2006 Hearing Testimony

ALJ Hoffman held a hearing on August 10, 2006, in Fresno, California. Plaintiff appeared and testified; she was represented by attorney Melissa Proudian. Plaintiff's counselor Anita Quiroz also testified. AR 266-307.

Plaintiff was born April 13, 1985, and was twenty-one years old on the date of the hearing. AR 269. She was born in Los Angeles to an American mother and a Nigerian father. AR 276. She has traveled to Nigeria and looks forward to visiting Nigeria again this year as it has been about ten years since she last visited with her family. AR 276; see also AR 291-292. Plaintiff is five foot seven inches tall and weighs about 250 pounds. AR 270. She has never learned to drive and does not have a driver's license. She has a seizure disorder and has been advised by her physician that she cannot drive. AR 270-272.

Plaintiff currently resides in a care facility, after having previously lived with various family members, including her aunt, mother, and father. AR 278. She has also lived in the home of one of her father's friends because she had difficulty getting along with her stepmother. AR 278. At the care facility, Plaintiff has a roommate. She wants to live on her own. AR 283. In the past she has enjoyed cooking, but at the care facility all food preparation and laundry is taken care of. AR 283-284; see also AR 293-294. Saturdays provide an opportunity for free time between 8 a.m. and 8 p.m. In the past two or three months, Plaintiff has left the facility to go to the movies or a friend's home. AR 284-286.
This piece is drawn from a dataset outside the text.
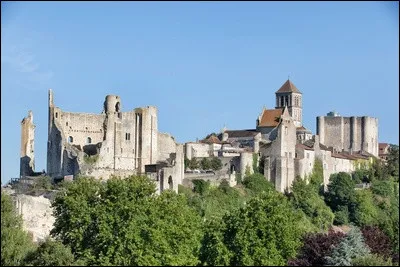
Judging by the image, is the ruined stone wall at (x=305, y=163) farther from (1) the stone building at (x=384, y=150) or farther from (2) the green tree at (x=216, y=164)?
(1) the stone building at (x=384, y=150)

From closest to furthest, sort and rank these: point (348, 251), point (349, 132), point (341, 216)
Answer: point (348, 251), point (341, 216), point (349, 132)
The care facility provides a stipend of about $30 a week. AR 285. Plaintiff uses these funds for bus fare or to buy clothes. AR 285, 293. She may also use the money to buy "sodas or cookies." AR 293.

As a member of Central Valley Regional Center (CVRC), Plaintiff receives a variety of services, in addition to having been placed in a care home. CVRC covers the cost of her seizure medication and provides her with the assistance of a counselor. AR 279. She sees her counselor two or three times in a two-week period and can call if needed. AR 279.

While Plaintiff did not graduate from high school, she attended through the eleventh grade. AR 273. She did not earn enough credits to graduate. AR 274. During the course of her education she was enrolled in special education classes for math and English. AR 273. Since leaving high school, Plaintiff has tried to pass the GED test, but has been unsuccessful. AR 274. When she was asked about vocational training, Plaintiff indicated she participated in a program previously through the school and worked for about two weeks at Old Navy. However, she stopped working there after having a seizure in the car as her father drove her to work. AR 277.

Plaintiff can read English. She enjoys romance novels and reads the Sports section of the newspaper to follow Raiders football. AR 275-276. Plaintiff also enjoys watching Lifetime channel movies. AR 294.

When asked about her appearance, and particularly her nails, Plaintiff indicated that she enjoys making herself look nice. AR 282. She gets her nails done about every two weeks and is often driven there by the people at the care facility. AR 282. Grooming is important to her and she makes it a habit to be well groomed. AR 282-283; see also AR 303.

Plaintiff currently takes prescription medications Tegretol and Trileptal as prescribed, and dispensed by the care facility. AR 280-281. One side effect of the medications is drowsiness. AR 281.

Plaintiff indicated she is working at "CIP," putting together "overnight packets" for about an hour, every other day. AR 286. Then the group with whom she works will travel to a bookstore or fast food restaurant for an activity. AR 287. Prior to this position, Plaintiff worked at the "Production Center" for a half-day. The job required placing labels on boxes, counting labels, or putting nails in bags. AR 287-288. Transportation was provided by CVRC and assistance was provided by a job coach. AR 288. She left this position because she had difficulty getting along with some of the other participants. AR 288-289. When she was asked what she would like to do for work, Plaintiff indicated she might like working in a clothing store. AR 290-291.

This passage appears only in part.